## THE TASK
Pull out every line of the entries below and reproduce each one word for word, with nothing changed.

## LISTED ENTRIES
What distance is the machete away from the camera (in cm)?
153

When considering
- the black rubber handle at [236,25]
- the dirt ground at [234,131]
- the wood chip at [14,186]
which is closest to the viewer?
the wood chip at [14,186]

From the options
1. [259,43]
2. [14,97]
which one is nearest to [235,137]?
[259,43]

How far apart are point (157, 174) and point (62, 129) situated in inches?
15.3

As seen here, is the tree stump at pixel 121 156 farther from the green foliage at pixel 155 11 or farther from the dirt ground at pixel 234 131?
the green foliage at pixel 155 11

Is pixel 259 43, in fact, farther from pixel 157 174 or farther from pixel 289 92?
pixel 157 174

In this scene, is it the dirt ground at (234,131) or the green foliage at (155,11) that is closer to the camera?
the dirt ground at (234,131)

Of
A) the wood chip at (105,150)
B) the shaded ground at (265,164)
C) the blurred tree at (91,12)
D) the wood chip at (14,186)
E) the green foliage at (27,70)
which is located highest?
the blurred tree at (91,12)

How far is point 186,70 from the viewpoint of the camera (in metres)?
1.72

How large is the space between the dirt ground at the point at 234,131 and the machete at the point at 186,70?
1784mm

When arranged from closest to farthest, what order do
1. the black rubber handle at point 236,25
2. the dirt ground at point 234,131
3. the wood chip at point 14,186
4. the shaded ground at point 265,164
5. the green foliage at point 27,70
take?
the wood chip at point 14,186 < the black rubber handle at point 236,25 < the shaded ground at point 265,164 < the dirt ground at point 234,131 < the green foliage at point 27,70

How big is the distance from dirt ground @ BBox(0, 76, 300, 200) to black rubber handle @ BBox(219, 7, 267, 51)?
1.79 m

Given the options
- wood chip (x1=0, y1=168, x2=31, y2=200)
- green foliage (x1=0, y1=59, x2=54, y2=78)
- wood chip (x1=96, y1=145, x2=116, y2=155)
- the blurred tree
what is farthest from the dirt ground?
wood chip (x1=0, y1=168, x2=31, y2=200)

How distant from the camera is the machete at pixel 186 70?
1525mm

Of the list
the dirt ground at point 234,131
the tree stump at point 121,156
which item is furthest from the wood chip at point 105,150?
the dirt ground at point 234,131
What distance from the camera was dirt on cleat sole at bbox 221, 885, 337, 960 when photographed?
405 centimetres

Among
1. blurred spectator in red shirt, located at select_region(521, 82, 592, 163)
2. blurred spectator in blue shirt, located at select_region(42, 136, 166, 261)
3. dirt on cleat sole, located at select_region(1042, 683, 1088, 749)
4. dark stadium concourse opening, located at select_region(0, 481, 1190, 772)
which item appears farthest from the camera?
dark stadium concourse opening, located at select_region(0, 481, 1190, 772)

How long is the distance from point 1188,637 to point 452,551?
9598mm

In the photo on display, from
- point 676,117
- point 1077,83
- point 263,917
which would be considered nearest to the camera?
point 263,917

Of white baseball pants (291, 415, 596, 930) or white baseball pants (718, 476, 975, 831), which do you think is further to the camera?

## ANSWER TO THIS PROBLEM
What distance is the machete away from the camera (in cm)?
153

When considering
- the black rubber handle at [236,25]
- the dirt ground at [234,131]
- the wood chip at [14,186]
which is closest to the viewer?
the wood chip at [14,186]

From the options
1. [259,43]
2. [14,97]
which one is nearest to [235,137]?
[259,43]

How far apart are point (157, 174) and point (62, 129) situated in inches?
15.3

As seen here, is the tree stump at pixel 121 156 farther from the green foliage at pixel 155 11 or farther from the dirt ground at pixel 234 131?
the green foliage at pixel 155 11

Is pixel 259 43, in fact, farther from pixel 157 174 or farther from pixel 289 92?
pixel 157 174

In this scene, is it the dirt ground at (234,131) or the green foliage at (155,11) that is closer to the camera?
the dirt ground at (234,131)

Of
A) the wood chip at (105,150)
B) the shaded ground at (265,164)
C) the blurred tree at (91,12)
D) the wood chip at (14,186)
E) the green foliage at (27,70)
which is located highest?
the blurred tree at (91,12)

How far is point 186,70 from the viewpoint of the camera (in metres)?
1.72

How large is the space between the dirt ground at the point at 234,131 and the machete at the point at 186,70?
1784mm

When arranged from closest to farthest, what order do
1. the black rubber handle at point 236,25
2. the dirt ground at point 234,131
3. the wood chip at point 14,186
4. the shaded ground at point 265,164
5. the green foliage at point 27,70
take?
the wood chip at point 14,186 < the black rubber handle at point 236,25 < the shaded ground at point 265,164 < the dirt ground at point 234,131 < the green foliage at point 27,70

How big is the distance from dirt ground @ BBox(0, 76, 300, 200) to black rubber handle @ BBox(219, 7, 267, 51)?
1.79 m

Given the options
- wood chip (x1=0, y1=168, x2=31, y2=200)
- green foliage (x1=0, y1=59, x2=54, y2=78)
- wood chip (x1=96, y1=145, x2=116, y2=155)
- the blurred tree
what is farthest from the dirt ground?
wood chip (x1=0, y1=168, x2=31, y2=200)

How distant from the camera is the machete at pixel 186 70?
1525mm

Of the list
the dirt ground at point 234,131
the tree stump at point 121,156
which item is furthest from the wood chip at point 105,150?
the dirt ground at point 234,131
What distance from the camera was dirt on cleat sole at bbox 221, 885, 337, 960 when photographed?
405 centimetres

Among
1. blurred spectator in red shirt, located at select_region(521, 82, 592, 163)
2. blurred spectator in blue shirt, located at select_region(42, 136, 166, 261)
3. dirt on cleat sole, located at select_region(1042, 683, 1088, 749)
4. dark stadium concourse opening, located at select_region(0, 481, 1190, 772)
which item appears farthest from the camera?
dark stadium concourse opening, located at select_region(0, 481, 1190, 772)

How long is the distance from point 1188,637 to point 452,551?
9598mm

In the photo on display, from
- point 676,117
- point 1077,83
- point 263,917
which would be considered nearest to the camera?
point 263,917

Of white baseball pants (291, 415, 596, 930) or white baseball pants (718, 476, 975, 831), which do you think is further to the camera?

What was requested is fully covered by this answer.